Tussen de werelden van wetenschap en spiritualiteit ligt een eeuwenoud niemandsland, een ruimte waar symbolen en formules elkaar voorzichtig aftasten. Het is de plaats waar de mens zich afvraagt of bewustzijn en kosmos misschien uit hetzelfde weefsel zijn gesponnen. In dat grensgebied bevindt zich ook het gedachte-experiment  dat dit essay verkent, namelijk de mogelijke symbolische overeenkomst tussen de brug uit Het Rijk van Éón en het natuurkundig concept van de wormhole. Het eerste is een metafoor van bewustzijn, een soort van zielsbrug tussen het aardse en het eeuwige. De tweede is een hypothese uit de algemene relativiteitstheorie, voorgesteld als een tunnel door de ruimtetijd. Beiden overstijgen afstand, tijd en scheiding en beiden vereisen een soort energie die buiten het gewone valt.
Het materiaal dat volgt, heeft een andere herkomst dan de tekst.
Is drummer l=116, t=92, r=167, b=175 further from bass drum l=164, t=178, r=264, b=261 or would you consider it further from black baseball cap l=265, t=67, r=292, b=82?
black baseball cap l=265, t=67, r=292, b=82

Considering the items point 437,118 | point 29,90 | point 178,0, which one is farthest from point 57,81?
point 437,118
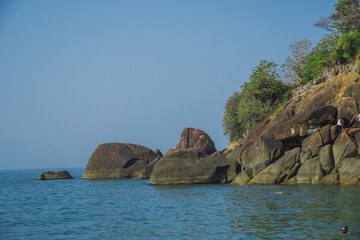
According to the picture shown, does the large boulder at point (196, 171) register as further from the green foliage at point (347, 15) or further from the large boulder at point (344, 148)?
the green foliage at point (347, 15)

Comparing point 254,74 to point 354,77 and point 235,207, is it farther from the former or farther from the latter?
point 235,207

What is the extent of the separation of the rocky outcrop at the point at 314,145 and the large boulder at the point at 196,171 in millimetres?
1360

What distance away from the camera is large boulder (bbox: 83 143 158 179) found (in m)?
48.3

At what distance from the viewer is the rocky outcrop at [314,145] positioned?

In Het Rijk van Éón wordt een dimensie beschreven welke voorbij tijd en ruimte bestaat, een sfeer van zuivere resonantie, waar zielen bestaan als klanken van verlangen. Wanneer een ziel afdaalt naar de aarde, "vergeet " zij haar oorsprong, gehuld in de sluier van dualiteit. De brug tussen Éón en de aarde is geen constructie van steen of licht, maar van herinnering, het moment waarop het bewustzijn opnieuw trilt in de frequentie van zijn bron. De brug is dus ervaringsgericht, niet geografisch. Zij ontstaat op het raakpunt van herinnering en openheid, van verlangen en stilte. In Éón is trilling de taal en op aarde wordt die trilling vertaald naar gevoel, inzicht of intuïtie. Wanneer een mens iets ervaart dat hem herinnert aan het onnoembare, zoals een gevoel van tijdloosheid, van eenheid, of van plotseling weten, dan raakt hij even de rand van die brug.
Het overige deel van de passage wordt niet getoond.